-- BEGIN Provided text --

CALCULATORS have made life easier for those of us poor at mental arithmetic. For all that, I occasionally feel nostalgic for fractions: they had a clarity that decimals can never share (I speak as a non.mathematician). They made sense of division, always the most difficult of the four operations.

They were also crucial to those (hypothetical) calculations one could perform using the tables in the front of the Prayer Book. The idea that any person could calculate the date of Easter, and from that all the other moveable feasts of the Christian year, from now until the year 8500, (and indeed beyond if one follows the implications of the enigmatic ‘&c’) used to fascinate me as a child.

Why was such information given in every copy of the BCP, and what theological purpose did it serve? No vicar ever gave us any instruction, as I remember But what such numerical tables did offer was a sense of the solidity of numbers. Fractions only underlined that impression of numbers as objects. Like apples they could be divided in half, then half again, and so on.

Numbers are things. Or at least they were before calculators took them out of our hands. Now we have to turn back to solid geometry, like the ancient Greeks, when looking for the language of God and his creation. Precisely because this seems easier to imagine, it is more of a snare for the non-specialist.

-- END Provided text --

* Problem set *
#1 From the essay on fractions, quote the passage starting at "Why was such" and ending at "for the non-specialist.".
#2 According to the essay on fractions, up to what year do the Prayer Book tables allow the date of Easter to be calculated?

-- BEGIN Dataset extract --

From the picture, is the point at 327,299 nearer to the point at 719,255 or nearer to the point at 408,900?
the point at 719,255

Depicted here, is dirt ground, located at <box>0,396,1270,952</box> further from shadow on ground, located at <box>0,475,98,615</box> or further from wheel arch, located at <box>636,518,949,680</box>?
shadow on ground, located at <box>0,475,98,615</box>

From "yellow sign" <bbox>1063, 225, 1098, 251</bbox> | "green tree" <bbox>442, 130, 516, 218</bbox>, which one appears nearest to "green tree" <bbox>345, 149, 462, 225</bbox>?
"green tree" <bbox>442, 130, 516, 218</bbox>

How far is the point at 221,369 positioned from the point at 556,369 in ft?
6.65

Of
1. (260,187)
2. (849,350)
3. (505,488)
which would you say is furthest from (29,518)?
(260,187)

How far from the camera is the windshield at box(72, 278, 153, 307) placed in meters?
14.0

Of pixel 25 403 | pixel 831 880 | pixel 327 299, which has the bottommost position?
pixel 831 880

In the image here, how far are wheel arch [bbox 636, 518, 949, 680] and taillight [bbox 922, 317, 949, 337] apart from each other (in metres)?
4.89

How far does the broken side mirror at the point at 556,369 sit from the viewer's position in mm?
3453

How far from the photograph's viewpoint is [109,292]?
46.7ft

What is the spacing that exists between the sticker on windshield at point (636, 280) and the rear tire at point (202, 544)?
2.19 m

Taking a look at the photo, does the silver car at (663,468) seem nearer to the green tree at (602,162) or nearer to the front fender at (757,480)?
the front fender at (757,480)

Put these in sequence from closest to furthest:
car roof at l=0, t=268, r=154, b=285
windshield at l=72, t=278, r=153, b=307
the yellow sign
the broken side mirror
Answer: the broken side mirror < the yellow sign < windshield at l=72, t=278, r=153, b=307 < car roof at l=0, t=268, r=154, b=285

-- END Dataset extract --

* Solution list *
#1
Why was such information given in every copy of the BCP, and what theological purpose did it serve? No vicar ever gave us any instruction, as I remember But what such numerical tables did offer was a sense of the solidity of numbers. Fractions only underlined that impression of numbers as objects. Like apples they could be divided in half, then half again, and so on.

Numbers are things. Or at least they were before calculators took them out of our hands. Now we have to turn back to solid geometry, like the ancient Greeks, when looking for the language of God and his creation. Precisely because this seems easier to imagine, it is more of a snare for the non-specialist.

#2 The year 8500.